* Begin Provided records *
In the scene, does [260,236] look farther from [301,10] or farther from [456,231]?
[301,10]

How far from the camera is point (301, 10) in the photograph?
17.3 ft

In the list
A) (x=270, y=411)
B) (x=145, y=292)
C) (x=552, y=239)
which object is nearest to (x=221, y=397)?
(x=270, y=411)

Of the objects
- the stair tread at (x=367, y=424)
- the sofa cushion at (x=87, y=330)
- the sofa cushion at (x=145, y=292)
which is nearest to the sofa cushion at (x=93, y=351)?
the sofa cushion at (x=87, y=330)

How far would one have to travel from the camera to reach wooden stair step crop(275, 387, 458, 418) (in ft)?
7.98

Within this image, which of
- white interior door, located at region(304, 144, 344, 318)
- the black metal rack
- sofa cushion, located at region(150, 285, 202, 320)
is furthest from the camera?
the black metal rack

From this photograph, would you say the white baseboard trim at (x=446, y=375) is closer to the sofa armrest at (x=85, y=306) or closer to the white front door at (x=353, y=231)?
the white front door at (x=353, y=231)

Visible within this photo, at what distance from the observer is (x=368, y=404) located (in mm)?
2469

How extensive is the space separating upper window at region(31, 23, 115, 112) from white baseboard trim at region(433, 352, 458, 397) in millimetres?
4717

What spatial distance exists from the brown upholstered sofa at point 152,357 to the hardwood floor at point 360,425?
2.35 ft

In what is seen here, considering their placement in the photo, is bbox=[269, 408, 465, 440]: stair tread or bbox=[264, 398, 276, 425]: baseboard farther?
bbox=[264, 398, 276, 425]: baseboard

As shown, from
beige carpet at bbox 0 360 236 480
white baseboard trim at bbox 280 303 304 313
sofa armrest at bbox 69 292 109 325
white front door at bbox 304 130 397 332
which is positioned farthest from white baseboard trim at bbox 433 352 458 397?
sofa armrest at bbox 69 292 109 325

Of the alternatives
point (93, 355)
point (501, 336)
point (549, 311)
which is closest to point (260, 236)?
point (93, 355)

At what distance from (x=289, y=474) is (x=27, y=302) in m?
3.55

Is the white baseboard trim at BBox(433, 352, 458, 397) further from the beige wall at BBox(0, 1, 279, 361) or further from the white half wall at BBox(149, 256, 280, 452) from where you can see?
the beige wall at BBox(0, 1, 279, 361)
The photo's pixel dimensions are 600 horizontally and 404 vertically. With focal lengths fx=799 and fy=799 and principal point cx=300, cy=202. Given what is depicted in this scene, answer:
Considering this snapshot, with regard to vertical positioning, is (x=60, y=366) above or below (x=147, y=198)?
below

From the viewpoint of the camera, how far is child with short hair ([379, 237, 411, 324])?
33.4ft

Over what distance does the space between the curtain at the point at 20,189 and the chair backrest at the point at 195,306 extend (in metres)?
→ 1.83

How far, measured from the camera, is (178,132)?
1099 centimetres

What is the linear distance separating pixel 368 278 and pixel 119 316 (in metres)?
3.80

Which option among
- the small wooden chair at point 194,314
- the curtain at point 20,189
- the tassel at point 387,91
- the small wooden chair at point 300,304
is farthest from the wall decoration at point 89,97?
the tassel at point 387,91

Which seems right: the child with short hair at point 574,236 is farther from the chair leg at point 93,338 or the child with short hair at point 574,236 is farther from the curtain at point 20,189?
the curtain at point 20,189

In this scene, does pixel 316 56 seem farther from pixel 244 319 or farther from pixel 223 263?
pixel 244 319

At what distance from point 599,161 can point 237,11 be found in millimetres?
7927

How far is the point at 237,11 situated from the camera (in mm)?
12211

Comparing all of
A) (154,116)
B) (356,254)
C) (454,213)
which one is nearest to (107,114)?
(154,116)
* End Provided records *
* Begin Provided records *
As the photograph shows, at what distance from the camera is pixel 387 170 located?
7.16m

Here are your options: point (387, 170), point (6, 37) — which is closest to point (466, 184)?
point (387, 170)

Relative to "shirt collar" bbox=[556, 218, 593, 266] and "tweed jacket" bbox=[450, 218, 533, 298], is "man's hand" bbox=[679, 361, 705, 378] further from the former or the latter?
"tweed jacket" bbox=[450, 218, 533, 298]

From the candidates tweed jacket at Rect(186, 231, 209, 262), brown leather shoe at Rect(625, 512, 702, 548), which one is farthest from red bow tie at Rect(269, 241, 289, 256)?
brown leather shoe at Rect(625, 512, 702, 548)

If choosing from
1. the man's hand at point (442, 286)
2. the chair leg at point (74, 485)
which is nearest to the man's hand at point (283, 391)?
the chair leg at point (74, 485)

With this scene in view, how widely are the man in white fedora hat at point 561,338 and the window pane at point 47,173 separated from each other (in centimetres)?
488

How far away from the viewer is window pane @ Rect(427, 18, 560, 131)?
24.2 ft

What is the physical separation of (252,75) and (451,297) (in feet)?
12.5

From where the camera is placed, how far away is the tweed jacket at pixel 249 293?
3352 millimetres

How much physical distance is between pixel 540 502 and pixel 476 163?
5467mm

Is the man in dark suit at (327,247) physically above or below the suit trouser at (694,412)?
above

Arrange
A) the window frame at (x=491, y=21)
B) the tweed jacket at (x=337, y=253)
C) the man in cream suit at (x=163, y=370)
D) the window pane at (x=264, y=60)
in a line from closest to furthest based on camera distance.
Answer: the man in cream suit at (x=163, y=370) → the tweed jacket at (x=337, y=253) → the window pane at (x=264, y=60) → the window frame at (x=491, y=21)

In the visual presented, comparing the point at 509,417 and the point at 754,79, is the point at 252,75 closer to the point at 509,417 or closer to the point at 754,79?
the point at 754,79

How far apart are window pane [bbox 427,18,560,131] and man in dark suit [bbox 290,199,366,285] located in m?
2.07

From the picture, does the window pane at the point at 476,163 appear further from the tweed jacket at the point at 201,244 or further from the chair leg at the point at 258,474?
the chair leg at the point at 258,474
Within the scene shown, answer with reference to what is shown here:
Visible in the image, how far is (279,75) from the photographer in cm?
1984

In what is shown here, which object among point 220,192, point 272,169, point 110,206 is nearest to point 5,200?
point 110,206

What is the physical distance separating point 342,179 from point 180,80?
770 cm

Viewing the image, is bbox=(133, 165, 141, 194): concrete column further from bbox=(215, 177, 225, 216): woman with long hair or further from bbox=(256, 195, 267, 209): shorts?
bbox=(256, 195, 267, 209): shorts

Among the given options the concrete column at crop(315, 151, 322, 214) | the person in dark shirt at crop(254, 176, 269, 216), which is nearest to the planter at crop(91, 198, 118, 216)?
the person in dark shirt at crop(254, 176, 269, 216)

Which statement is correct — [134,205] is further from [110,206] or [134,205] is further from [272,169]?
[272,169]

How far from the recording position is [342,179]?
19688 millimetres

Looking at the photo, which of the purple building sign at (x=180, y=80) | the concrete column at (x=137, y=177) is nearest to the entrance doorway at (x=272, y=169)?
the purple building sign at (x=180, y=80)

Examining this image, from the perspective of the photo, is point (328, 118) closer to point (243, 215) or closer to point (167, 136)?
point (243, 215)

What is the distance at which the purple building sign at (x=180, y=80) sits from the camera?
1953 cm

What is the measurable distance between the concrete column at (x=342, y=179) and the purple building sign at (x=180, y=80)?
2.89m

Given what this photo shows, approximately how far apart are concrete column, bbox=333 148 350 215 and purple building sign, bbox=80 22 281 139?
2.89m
* End Provided records *
Given problem :: State how many lines of the data above contain the string "shorts", treating case as significant. Give only the number.

Response :: 2